このような態様によれば、被加工物のうちの改質領域を形成した部分に空洞を形成できる。そのため、被加工物の内部に、断面形状がより均一な空洞を形成できる。
【図面の簡単な説明】
【0012】
【図1】第1実施形態のレーザ加工方法で得られる被加工物1の斜視図である。
【図2】レーザ加工装置4の概略構成を示す概念図である。
【図3】第1の工程の説明に用いる模式図である。
【図4】第2の工程の説明に用いる模式図である。
【図5】被加工物1の上面1aからの距離が互いに異なる、複数の深さ位置それぞれに改質領域19を形成して得られる被加工物1の断面図である。
【図6】被加工物1の上面1aからの距離が互いに異なる、複数の深さ位置それぞれに改質領域19を形成した場合の各改質領域19の長さを示すグラフである。
【図7】第2実施形態のレーザ加工方法で得られる被加工物1の斜視図である。
【図8】第2実施形態のレーザ加工装置4の概略構成を示す概念図である。
【図9】集光レンズ12および回折格子21の構成を示す構成図である。

空間推論データセットの抜粋

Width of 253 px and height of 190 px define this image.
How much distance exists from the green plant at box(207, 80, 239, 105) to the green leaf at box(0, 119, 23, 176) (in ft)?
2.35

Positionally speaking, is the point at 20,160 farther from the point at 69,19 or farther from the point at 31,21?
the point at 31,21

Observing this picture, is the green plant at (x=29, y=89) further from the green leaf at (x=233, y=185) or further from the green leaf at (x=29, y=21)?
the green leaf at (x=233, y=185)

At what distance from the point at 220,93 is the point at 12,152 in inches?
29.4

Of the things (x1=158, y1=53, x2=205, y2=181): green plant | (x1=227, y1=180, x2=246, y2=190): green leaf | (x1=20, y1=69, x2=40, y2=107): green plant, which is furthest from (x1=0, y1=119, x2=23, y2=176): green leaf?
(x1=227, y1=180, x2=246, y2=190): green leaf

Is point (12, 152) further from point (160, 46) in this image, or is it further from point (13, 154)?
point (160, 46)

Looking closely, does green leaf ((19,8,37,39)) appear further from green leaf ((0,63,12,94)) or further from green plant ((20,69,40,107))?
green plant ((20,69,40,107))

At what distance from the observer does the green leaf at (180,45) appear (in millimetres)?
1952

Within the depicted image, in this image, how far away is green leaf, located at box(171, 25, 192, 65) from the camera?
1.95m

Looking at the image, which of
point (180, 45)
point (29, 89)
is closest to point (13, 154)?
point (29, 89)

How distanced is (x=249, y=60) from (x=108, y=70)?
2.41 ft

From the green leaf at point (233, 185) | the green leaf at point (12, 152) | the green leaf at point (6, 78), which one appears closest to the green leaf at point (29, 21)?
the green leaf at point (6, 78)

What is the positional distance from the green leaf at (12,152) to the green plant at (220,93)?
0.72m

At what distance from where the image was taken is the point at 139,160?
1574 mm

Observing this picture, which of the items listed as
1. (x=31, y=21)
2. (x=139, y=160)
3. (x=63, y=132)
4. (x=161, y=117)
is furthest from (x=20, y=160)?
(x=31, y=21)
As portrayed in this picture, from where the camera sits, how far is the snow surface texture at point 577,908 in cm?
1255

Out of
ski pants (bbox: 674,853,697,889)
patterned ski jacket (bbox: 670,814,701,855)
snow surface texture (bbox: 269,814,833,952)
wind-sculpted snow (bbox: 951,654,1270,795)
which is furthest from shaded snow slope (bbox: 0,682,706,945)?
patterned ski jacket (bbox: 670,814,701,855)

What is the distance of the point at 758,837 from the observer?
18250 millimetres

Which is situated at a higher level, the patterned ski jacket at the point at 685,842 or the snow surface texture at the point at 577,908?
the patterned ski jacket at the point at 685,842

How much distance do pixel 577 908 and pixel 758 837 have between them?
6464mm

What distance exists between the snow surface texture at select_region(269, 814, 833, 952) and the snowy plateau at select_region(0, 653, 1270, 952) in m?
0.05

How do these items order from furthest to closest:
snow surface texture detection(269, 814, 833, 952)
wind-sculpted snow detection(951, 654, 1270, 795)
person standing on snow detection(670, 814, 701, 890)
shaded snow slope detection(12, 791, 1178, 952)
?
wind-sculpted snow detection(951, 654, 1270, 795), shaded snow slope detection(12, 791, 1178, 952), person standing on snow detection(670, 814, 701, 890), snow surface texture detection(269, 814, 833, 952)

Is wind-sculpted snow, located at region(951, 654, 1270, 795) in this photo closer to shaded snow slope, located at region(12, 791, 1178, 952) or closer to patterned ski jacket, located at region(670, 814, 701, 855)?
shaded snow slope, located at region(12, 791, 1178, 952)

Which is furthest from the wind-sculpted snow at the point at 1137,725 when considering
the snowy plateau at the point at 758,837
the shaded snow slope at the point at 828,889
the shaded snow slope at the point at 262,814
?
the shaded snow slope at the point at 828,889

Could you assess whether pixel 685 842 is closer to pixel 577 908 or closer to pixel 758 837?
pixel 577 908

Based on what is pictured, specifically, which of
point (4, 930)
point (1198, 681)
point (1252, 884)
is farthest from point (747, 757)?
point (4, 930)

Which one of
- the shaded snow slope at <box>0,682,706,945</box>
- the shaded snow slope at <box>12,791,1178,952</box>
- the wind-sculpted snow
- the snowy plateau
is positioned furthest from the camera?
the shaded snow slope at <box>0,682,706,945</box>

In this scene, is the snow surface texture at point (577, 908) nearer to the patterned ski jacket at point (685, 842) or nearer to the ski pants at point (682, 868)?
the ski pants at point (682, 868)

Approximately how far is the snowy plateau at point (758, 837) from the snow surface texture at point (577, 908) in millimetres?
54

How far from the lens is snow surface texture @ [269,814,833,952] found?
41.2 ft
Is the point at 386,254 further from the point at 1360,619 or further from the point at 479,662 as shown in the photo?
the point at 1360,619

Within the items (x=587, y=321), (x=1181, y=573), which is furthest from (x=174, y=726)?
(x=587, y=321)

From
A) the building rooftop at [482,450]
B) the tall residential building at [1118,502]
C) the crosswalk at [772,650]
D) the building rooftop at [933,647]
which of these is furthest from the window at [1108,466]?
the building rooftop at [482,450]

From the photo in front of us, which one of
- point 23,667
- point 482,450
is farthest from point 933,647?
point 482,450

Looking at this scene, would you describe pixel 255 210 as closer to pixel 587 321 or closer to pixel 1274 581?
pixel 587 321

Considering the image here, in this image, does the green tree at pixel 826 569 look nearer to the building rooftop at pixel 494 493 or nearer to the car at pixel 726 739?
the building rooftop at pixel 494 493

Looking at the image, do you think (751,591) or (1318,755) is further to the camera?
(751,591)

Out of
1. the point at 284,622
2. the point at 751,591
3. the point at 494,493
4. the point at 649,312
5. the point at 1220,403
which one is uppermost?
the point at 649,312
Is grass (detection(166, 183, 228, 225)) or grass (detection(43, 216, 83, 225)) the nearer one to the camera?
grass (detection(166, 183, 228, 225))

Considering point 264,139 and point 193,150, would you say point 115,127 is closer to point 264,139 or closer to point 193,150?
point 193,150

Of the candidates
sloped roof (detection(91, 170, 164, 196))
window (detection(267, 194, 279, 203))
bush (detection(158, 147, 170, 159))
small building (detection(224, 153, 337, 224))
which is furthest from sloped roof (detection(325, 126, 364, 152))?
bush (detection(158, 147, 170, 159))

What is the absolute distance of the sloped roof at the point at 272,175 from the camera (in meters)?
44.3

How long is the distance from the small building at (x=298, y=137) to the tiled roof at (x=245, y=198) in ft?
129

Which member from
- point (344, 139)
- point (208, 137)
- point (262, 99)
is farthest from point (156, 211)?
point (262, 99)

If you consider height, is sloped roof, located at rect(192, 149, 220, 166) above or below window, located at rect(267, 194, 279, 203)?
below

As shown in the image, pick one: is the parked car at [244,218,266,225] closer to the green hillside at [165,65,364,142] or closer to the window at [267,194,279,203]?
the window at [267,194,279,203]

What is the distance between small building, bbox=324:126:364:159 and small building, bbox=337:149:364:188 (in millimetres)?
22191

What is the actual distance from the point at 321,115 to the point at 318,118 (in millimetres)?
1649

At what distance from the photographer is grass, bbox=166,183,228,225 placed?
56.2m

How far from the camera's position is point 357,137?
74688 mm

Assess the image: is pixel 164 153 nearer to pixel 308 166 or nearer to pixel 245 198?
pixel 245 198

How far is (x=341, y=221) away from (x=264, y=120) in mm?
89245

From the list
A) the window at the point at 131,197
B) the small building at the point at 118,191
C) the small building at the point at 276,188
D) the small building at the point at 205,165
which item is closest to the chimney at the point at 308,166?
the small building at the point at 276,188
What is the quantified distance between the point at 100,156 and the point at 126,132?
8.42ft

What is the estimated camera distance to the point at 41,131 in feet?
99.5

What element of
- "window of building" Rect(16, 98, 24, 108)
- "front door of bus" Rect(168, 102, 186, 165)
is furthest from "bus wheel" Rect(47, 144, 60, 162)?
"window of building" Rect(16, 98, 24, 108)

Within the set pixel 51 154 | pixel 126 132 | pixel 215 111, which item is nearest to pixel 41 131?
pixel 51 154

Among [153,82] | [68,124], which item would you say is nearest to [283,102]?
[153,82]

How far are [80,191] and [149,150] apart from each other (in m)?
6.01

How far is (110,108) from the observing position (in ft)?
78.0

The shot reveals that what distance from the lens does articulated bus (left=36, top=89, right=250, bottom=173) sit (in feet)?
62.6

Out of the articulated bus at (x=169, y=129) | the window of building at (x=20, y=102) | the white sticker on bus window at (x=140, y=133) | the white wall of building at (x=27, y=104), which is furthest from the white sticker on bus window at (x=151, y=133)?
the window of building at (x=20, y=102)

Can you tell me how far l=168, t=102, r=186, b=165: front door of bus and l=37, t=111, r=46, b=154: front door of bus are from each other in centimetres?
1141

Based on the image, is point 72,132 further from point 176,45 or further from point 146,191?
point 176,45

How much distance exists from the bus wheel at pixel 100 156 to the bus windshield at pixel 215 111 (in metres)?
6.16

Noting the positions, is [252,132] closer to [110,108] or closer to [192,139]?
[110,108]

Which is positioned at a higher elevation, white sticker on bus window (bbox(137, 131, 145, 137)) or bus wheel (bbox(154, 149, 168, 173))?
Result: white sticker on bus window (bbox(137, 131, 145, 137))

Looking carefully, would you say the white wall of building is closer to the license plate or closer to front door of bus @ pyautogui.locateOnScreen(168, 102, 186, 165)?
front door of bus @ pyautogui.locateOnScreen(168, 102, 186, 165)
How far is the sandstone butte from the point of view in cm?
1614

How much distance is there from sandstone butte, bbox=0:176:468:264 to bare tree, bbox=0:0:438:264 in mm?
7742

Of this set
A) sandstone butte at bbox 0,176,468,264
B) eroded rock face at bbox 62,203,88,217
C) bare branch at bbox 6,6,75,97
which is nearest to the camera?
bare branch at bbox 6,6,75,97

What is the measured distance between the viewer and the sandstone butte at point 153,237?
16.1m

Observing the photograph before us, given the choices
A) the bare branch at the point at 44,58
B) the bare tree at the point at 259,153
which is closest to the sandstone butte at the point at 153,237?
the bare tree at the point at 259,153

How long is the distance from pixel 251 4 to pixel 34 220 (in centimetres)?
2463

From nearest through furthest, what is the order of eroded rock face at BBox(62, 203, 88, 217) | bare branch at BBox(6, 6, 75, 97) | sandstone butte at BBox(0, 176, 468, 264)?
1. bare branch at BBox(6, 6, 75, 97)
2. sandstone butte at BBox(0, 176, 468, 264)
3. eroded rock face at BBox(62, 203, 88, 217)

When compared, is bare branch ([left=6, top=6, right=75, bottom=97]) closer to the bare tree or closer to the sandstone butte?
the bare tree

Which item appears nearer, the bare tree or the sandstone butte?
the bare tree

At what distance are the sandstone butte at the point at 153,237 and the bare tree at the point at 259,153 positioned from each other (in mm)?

課題
a) レーザ加工の文章の図面の説明から、「被加工物1」という言葉が入っている図の番号をすべて書き出してください。
b) レーザ加工の文章を、最後の文のあとから書き継いでください。
このデータはレーザ加工の文章とは関係がありません。

期待される回答
a) 図1、図5、図6、図7

b)
【図10】改質領域群22の説明に用いる模式図である。
【図11】第2実施形態の第1の工程の説明に用いる模式図である。
【図12】比較例の説明のための模式図である。
【発明を実施するための形態】
【0013】
以下、本発明に係る実施形態について図面を参照して説明する。
本実施形態のレーザ加工方法では、まず、被加工物に対して透過性を有するレーザ光を当該被加工物の内部に集光すると共に、被加工物に対してレーザ光の集光位置を順次移動させることで、被加工物の内部に、集光位置の移動方向に沿って並ぶ複数の改質領域を形成する。その際、レーザ光が入射される被加工物の外面と垂直な方向に対してレーザ光の光軸を傾ける。続いて、改質領域を形成した部分をエッチングして、被加工物の内部に空洞を形成する。空洞としては、例えば、電極の通路や流路等を形成可能である。
【0014】
(実施形態1)
(被加工物の構成)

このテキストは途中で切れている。